** Page excerpt follows **

LONGUEUIL, Que. — Canada's newest astronauts were given marching orders Wednesday, with one bound for a sojourn on the International Space Station while the other will serve as backup on a highly anticipated upcoming lunar mission.

Joshua Kutryk's six-month mission aboard the space station, parts of which are celebrating a 25th anniversary this year, will take place no earlier than 2025.

Kutryk, 41, an engineer and colonel in the Royal Canadian Air Force from Fort Saskatchewan, Alta., has been working in Houston since 2021 on the Starliner, a Boeing-built spacecraft designed to transport crew to the space station. Kutryk's mission will mark the Starliner's first operational mission.

Astronaut Jenni Gibbons was assigned as the backup to Canadian astronaut Jeremy Hansen for the historic Artemis II mission to the moon scheduled for November 2024.

In April, Hansen, 47, of London, Ont., was announced as the first Canadian to venture into deep space, joining three NASA astronauts taking part in the first crewed mission to the moon since the final Apollo mission took flight in 1972.

The four astronauts will orbit Earth once before slinging into deep space for a figure-8 manoeuvre around the dark side of the moon, making Canada and the United States the only two countries to have their astronauts venture that far. Gibbons, 35, will train with Hansen and the others and will serve as his replacement if he's unable to take part.

The mission is a precursor to the next phase of Artemis: to put a man and woman on the moon as early as 2025 in service of eventually dispatching astronauts to Mars.

** End of Page excerpt **

▶ _What the exercise asks_: Transcribe the Canadian astronaut assignments article from "Joshua Kutryk's six-month" to "first operational mission.", keeping every word and punctuation mark unchanged.

** Data extract follows **

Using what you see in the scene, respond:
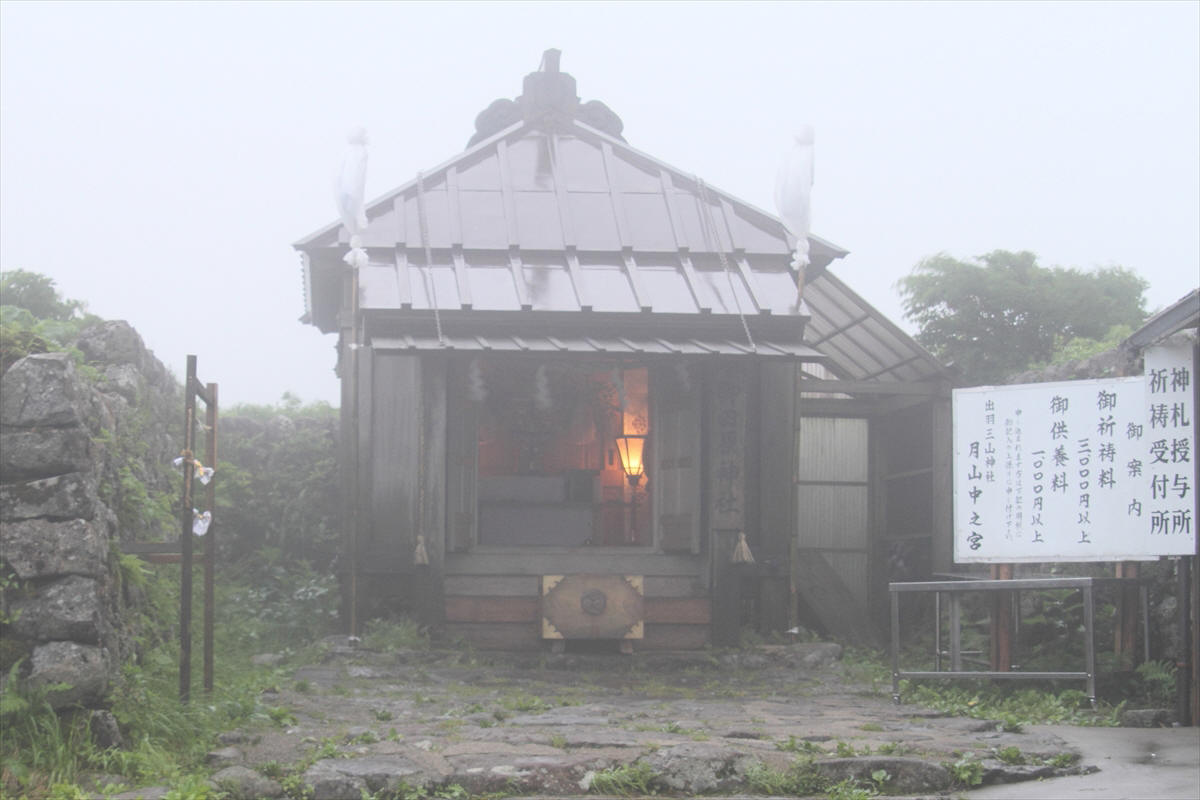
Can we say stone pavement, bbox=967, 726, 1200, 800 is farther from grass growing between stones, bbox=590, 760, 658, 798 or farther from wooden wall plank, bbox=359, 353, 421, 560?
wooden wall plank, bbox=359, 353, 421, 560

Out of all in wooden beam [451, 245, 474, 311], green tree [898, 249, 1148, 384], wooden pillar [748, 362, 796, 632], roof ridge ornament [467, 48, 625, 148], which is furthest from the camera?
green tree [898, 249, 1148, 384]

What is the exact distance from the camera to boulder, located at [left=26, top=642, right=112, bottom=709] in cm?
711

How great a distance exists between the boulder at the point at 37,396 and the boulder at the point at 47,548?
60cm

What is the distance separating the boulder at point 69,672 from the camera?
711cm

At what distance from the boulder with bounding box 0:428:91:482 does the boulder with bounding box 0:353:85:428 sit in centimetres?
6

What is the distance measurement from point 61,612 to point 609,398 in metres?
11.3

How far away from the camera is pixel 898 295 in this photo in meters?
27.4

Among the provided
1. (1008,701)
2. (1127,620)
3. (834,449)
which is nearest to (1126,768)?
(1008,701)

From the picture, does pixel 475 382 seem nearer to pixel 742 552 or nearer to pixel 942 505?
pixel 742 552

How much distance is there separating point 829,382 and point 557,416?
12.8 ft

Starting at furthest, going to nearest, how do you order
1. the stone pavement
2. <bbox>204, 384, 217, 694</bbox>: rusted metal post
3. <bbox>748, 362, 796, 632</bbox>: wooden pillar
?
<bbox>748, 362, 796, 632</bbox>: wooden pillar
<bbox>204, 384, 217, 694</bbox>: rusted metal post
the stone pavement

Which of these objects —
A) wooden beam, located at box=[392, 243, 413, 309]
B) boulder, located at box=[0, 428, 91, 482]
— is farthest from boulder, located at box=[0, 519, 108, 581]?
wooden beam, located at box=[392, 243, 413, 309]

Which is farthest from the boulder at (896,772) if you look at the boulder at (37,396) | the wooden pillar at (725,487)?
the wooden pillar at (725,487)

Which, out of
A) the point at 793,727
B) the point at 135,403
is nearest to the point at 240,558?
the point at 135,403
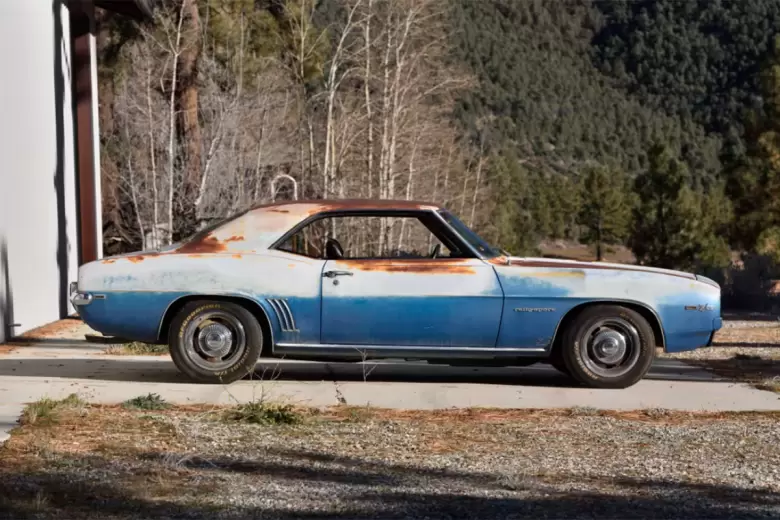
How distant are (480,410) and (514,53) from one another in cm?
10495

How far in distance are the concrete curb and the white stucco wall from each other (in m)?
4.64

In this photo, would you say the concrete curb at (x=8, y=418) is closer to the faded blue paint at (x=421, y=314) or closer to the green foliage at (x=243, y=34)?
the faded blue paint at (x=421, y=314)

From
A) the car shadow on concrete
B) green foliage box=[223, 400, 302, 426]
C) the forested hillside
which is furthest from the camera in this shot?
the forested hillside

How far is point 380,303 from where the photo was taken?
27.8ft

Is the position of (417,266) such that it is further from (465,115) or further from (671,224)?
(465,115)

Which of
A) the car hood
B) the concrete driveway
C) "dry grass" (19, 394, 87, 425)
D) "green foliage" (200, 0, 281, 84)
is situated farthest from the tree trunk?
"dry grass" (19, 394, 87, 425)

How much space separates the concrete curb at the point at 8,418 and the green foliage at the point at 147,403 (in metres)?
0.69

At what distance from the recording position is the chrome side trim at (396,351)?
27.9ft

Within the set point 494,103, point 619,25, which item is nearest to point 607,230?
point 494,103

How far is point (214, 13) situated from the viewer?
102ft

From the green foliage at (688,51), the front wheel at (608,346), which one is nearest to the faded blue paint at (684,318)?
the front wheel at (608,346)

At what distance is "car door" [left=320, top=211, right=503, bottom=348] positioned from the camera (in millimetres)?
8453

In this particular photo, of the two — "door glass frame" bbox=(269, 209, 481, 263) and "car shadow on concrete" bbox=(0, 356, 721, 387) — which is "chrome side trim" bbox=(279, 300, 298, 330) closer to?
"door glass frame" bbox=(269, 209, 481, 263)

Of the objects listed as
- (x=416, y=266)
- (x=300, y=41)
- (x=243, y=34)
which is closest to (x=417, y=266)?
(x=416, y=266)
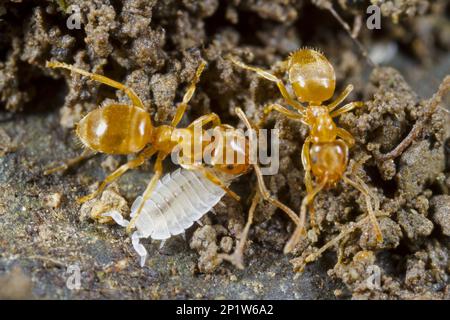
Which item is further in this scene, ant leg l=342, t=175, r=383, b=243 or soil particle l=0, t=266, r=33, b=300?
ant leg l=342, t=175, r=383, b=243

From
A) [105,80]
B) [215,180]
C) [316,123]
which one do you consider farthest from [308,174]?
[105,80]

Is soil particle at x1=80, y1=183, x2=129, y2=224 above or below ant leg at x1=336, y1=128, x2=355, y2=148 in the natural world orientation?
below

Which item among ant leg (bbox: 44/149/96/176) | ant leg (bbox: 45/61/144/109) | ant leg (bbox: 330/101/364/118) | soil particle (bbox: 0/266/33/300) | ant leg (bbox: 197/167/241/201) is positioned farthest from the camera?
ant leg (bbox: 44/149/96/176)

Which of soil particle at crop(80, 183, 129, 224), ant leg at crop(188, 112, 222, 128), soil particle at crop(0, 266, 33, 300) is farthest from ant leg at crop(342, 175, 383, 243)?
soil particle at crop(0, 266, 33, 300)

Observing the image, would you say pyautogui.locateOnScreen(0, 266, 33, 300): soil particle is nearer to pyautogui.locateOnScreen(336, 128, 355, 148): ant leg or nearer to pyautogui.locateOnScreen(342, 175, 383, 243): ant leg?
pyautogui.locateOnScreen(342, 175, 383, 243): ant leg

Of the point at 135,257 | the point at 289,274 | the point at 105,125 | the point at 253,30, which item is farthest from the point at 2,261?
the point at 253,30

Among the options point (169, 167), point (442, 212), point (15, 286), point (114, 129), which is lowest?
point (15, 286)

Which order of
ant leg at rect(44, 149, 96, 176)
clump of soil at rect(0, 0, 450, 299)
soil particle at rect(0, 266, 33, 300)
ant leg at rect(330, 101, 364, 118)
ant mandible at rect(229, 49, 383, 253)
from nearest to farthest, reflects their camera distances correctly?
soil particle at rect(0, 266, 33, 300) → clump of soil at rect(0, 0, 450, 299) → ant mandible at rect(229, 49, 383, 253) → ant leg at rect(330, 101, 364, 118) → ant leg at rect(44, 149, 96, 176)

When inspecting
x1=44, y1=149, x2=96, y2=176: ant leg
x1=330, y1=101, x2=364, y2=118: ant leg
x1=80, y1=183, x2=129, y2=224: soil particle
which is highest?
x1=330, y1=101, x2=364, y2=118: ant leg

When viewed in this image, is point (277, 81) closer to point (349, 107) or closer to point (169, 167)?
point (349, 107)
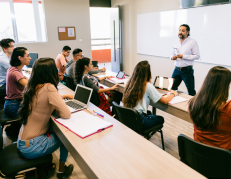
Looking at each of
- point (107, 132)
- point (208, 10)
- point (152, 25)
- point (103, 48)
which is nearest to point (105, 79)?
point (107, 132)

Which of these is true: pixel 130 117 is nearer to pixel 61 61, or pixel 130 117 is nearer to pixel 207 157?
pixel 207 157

** End of Data extract **

▶ _Completed exercise_:
Joshua Kutryk's six-month mission aboard the space station, parts of which are celebrating a 25th anniversary this year, will take place no earlier than 2025.

Kutryk, 41, an engineer and colonel in the Royal Canadian Air Force from Fort Saskatchewan, Alta., has been working in Houston since 2021 on the Starliner, a Boeing-built spacecraft designed to transport crew to the space station. Kutryk's mission will mark the Starliner's first operational mission.